Texas Republican Sen. John Cornyn asked Holder if he thinks it was his “responsibility to have known about this operation.”

“There are,” Holder replied, “115,000 employees in the United States Department of Justice.”

“And the buck stops with you?” Cornyn countered.

“I have ultimate responsibility for that which happens within the department, but I cannot be expected to know the details of every operation that is ongoing within the Justice Department on a day-to-day basis,” Holder answered. “I did not know about Fast and Furious, as indicated in the chart (that you now have up there) until … it became public.”

Cornyn wasn’t any more satisfied with Holder’s second deflection of responsibility.

“You cannot be expected to have known about the operation known as Fast and Furious despite the fact that we know you received [a National Drug Intelligence Center] memo on July the 5th, 2010,” Cornyn asserted. “You received another memo on Fast and Furious on Nov. 1, 2010, and you say you cannot be expected to have known about it, because of the size of your agency?”

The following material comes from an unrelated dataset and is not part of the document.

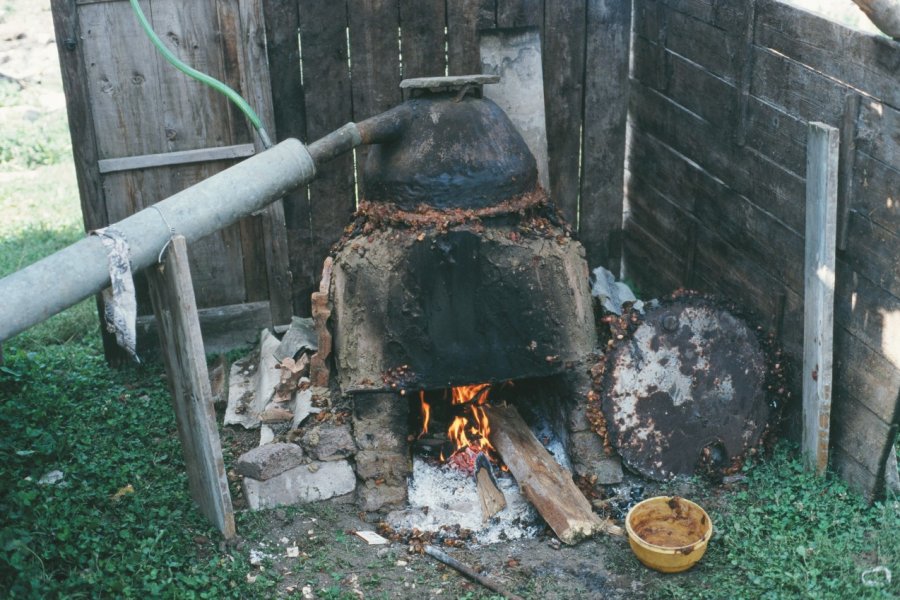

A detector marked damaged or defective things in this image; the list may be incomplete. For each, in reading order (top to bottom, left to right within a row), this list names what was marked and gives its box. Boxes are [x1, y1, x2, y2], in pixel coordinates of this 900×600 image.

Later on, Cornyn demanded to know if Holder could “name one person who’s been held accountable for this Fast and Furious Operation.”

“Well, we have made a number of changes with regard to personnel both in the Phoenix U.S. Attorneys Office, also at the ATF headquarters here,” Holder responded. “I will certainly await the report that comes out of the inspector general. And I will assure you and the American people that people will be held accountable for any mistakes that were made in connection with Fast and Furious.”

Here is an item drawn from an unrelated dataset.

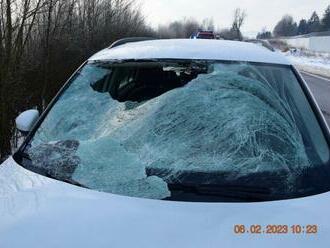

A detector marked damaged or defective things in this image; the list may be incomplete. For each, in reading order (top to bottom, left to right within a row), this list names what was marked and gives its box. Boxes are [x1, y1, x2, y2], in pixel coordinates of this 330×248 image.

shattered windshield [18, 60, 330, 202]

When the acting ATF director, Ken Melson, was reassigned — not fired — he was moved into another ranking DOJ position much closer to Holder than the position of acting director is.

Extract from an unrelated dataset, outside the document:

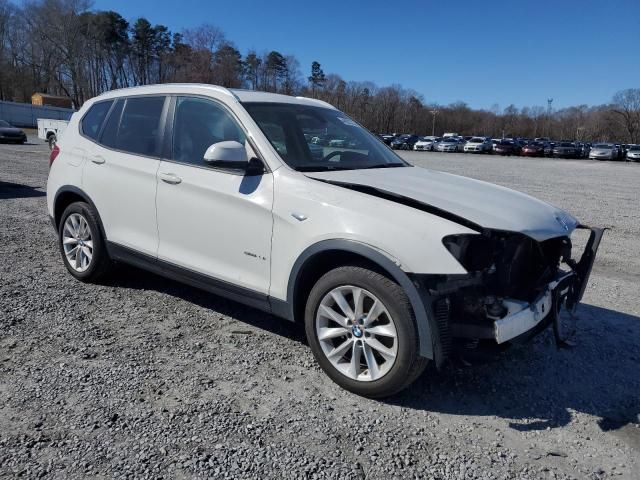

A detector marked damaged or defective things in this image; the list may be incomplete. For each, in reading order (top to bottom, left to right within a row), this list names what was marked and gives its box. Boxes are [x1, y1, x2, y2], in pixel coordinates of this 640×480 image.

front-end collision damage [416, 225, 604, 356]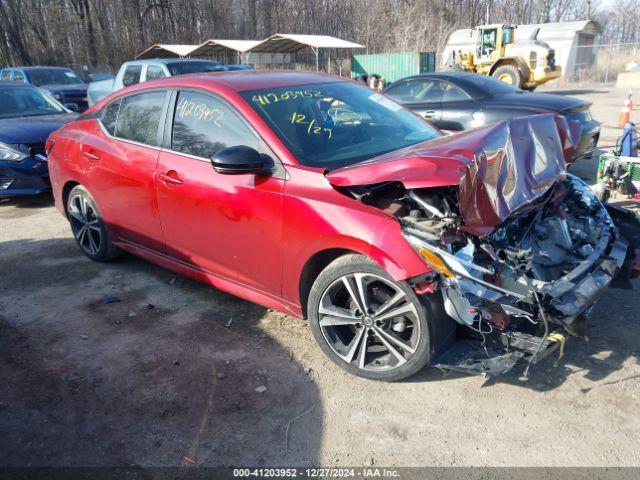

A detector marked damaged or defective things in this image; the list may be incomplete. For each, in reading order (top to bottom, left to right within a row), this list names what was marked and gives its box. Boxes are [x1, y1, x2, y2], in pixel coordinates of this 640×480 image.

crumpled hood [328, 113, 584, 236]
damaged front end of car [330, 113, 640, 378]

When Arizona U.S. Attorney Dennis Burke was resigned, Holder praised him, making no mention of his resignation’s connection to Fast and Furious until Tuesday.

“United States Attorney Dennis Burke has demonstrated an unwavering commitment to the Department of Justice and the U.S. Attorneys’ Office, first as a line prosecutor over a decade ago and more recently as United States attorney,” Holder said in a statement when Burke resigned in late August. “Under his leadership, the office has made great progress in its pursuit of justice with the creation of special units focusing on civil rights enforcement and rule of law, as well as more robust outreach to key communities, particularly in Indian country.”

On Tuesday, when pressed on what he has done to hold his officials accountable for Fast and Furious, Holder said Burke’s resignation was in response to Operation Fast and Furious.